前記課題を解決するためになされた第1の発明は、画像表示装置を装置本体に形成されたドライブベイに収容する携帯型情報処理装置であって、前記画像表示装置は、スクリーン上に画面を投写するとともに投写角度を上下方向に変更可能に設けられた投写ユニットと、この投写ユニットの投写角度を検出する投写角度検出部と、この投写角度検出部により検出された投写角度に応じて画面の台形歪みを補正すると共に画面の上下を反転させる処理を行う画面補正部と、を有し、前記画面補正部は、前記投写角度が所定値未満のときに壁面上向き投写と判別して画面の上辺側を圧縮する補正を行い、前記投写角度が所定値以上のときに天井面投写と判別して、ユーザと画面との位置関係によって画面を反転表示させない状態では画面の下辺側を圧縮する補正を行い、ユーザと画面との位置関係によって画面を反転表示させた状態では画面の上辺側を圧縮する補正を行う構成とする。

### [指示]
上にある、画像表示装置を収めた携帯型情報処理装置についての文書を、最後の文の続きから書き進めてください。 ここから先の行は、上の文書とは別の資料です。

### [表示データ]

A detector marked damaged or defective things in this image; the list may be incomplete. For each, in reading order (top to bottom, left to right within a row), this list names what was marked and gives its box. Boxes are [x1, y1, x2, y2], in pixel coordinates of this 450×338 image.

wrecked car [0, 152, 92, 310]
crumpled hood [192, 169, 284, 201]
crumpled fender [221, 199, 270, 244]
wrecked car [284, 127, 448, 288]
--
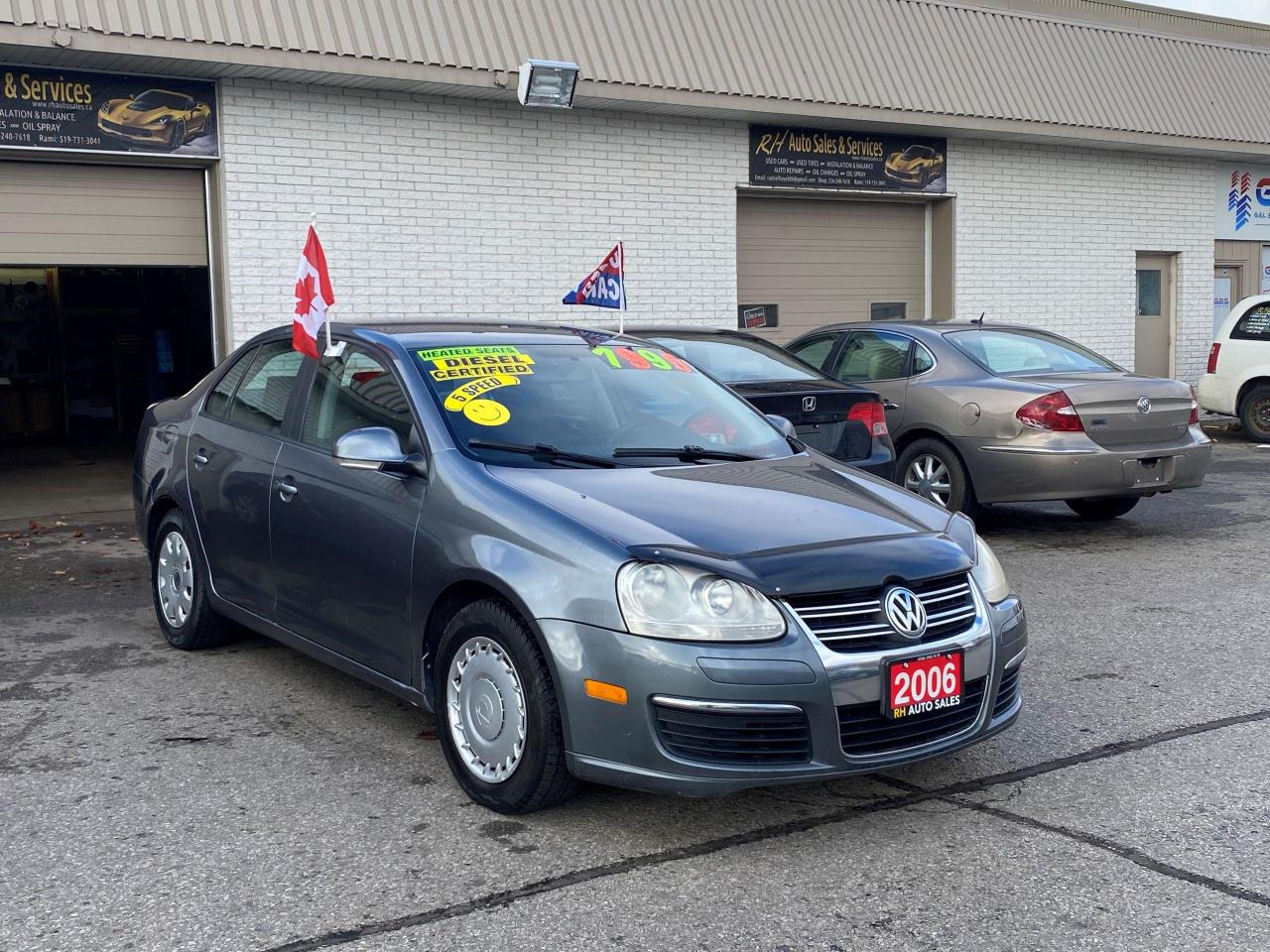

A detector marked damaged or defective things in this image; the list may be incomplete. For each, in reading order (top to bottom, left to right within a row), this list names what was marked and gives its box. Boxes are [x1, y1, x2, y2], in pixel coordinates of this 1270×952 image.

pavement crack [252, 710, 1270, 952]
---
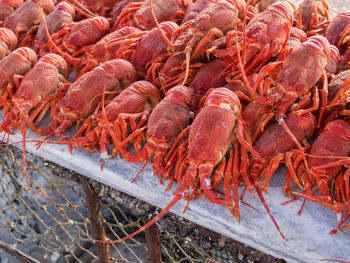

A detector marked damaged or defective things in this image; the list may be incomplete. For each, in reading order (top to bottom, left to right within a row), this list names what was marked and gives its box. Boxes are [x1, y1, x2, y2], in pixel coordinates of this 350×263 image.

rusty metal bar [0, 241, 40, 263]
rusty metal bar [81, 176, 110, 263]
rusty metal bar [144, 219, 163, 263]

### [求める答え]
これによると、画像表示装置を装置本体に形成されたドライブベイに収容する携帯型情報処理装置において、壁面上向き投写、天井面投写のいずれの投写形態であるかを判別して、その投写形態に応じて画面の台形歪み補正の補正方向を変更し、さらに、前記画面補正部は、天井面投写の場合に、画面の台形歪みを補正するとともに画面の上下を反転させるため、天井面を下から見上げるユーザにとって天井面に投射された画面を見やすくすることができ、ユーザの利便性を向上させることができる。
また、第2の発明は、前記第1の発明において、前記画像表示装置が、筐体と、この筐体に対して出し入れ可能に設けられ、前記投写ユニットと該投写ユニットをヒンジ部を介して上下方向に回動可能に支持する支持ユニットとを有した可動体とで構成され、前記筐体を前記装置本体に取り付けることで、前記可動体を前記装置本体への格納位置と突出位置で保持する構成とする。
これによると、携帯型情報処理装置の利便性を高めることができる。また、携帯型情報処理装置に取り付けられた画像表示装置の筐体から可動体を引き出すことで、投写ユニットを大きく回動させて投写角度を大きく変化させることができ、これにより、壁面上向き投写、天井面投写、壁面下向き投写、および床面投写といったように多様な投写形態を採用することができる。
なお、携帯型情報処理装置に形成されたドライブベイは、ブルーレイディスク、DVDおよびCDなどの光ディスクにおける情報の記録および再生の少なくとも一方を行う光ディスク装置が取り付けられるスペースである。
以下、本発明の実施の形態を、図面を参照しながら説明する。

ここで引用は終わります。